* _Problem to work on_: Reproduce, word for word, everything from the start of the listing down to the line containing "the point at 586,358, the point at 464,284, the", with that line included.
** Begin Dataset rows **
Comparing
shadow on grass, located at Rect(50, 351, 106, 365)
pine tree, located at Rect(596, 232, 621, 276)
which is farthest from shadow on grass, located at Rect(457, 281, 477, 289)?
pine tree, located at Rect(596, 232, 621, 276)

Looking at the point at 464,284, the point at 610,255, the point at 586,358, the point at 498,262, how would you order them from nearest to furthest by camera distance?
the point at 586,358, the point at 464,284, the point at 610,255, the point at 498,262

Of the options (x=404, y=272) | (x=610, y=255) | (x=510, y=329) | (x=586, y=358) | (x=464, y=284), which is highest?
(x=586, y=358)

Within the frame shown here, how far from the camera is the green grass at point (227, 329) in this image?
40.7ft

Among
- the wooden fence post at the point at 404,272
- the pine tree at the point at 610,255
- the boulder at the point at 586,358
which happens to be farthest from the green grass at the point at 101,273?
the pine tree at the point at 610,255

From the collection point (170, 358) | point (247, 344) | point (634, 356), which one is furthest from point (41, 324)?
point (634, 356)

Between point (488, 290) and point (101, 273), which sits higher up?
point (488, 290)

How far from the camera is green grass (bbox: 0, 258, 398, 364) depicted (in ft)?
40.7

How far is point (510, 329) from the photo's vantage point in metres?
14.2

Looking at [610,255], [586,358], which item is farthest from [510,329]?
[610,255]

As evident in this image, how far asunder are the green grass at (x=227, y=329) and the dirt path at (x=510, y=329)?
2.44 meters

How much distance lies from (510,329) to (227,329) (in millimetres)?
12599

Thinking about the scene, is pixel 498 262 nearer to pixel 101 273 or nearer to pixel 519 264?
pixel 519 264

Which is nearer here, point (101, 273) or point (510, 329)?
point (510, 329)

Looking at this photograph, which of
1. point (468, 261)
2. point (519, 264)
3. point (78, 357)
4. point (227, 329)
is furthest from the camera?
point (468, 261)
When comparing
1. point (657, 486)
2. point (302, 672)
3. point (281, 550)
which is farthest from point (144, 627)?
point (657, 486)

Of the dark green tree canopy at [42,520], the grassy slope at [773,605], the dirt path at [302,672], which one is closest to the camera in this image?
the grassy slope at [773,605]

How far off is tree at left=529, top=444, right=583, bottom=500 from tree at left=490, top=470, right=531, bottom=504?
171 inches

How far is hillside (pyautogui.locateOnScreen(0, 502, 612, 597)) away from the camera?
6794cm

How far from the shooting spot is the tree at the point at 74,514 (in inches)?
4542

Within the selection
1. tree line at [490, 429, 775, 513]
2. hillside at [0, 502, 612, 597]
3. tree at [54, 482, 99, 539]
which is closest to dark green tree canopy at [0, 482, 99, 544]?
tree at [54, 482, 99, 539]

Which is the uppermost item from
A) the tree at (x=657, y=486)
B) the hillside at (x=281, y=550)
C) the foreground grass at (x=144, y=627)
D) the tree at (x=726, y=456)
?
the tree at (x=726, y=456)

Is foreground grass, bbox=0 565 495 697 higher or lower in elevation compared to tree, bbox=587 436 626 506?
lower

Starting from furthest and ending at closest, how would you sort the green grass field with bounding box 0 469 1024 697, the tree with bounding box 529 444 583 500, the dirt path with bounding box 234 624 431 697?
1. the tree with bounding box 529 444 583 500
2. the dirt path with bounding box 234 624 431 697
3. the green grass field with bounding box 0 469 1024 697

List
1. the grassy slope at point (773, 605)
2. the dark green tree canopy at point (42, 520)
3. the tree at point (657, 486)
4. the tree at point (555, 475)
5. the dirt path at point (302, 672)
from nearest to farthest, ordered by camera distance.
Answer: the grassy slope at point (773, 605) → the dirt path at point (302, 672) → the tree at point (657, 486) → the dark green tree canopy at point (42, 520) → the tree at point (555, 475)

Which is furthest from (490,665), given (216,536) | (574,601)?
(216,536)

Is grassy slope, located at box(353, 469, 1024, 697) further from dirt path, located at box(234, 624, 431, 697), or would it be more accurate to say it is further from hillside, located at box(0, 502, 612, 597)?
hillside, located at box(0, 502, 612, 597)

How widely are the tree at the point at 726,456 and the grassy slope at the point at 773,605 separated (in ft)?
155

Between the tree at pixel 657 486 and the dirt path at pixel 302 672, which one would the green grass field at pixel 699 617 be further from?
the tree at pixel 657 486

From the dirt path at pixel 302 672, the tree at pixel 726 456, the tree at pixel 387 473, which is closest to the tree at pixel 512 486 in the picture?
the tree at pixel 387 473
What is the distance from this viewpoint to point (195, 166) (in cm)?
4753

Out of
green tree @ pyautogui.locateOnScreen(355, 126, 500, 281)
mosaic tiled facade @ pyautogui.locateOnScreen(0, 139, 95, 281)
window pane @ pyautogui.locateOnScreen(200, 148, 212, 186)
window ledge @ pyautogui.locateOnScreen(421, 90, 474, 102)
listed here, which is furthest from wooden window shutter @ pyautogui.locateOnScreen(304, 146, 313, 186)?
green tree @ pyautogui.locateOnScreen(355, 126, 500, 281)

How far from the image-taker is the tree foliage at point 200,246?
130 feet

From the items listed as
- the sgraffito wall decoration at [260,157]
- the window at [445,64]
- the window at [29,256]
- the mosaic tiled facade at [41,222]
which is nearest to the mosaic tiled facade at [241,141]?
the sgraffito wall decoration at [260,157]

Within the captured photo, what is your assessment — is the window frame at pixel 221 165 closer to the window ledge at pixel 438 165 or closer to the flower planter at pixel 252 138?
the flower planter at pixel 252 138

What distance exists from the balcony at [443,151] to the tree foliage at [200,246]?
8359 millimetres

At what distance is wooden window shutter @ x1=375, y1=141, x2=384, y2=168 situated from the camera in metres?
** End Dataset rows **
* _Solution to the exercise_:
Comparing
shadow on grass, located at Rect(50, 351, 106, 365)
pine tree, located at Rect(596, 232, 621, 276)
which is farthest from shadow on grass, located at Rect(457, 281, 477, 289)?
pine tree, located at Rect(596, 232, 621, 276)

Looking at the point at 464,284, the point at 610,255, the point at 586,358, the point at 498,262, how would you order them from nearest to furthest by camera distance?
the point at 586,358, the point at 464,284, the point at 610,255, the point at 498,262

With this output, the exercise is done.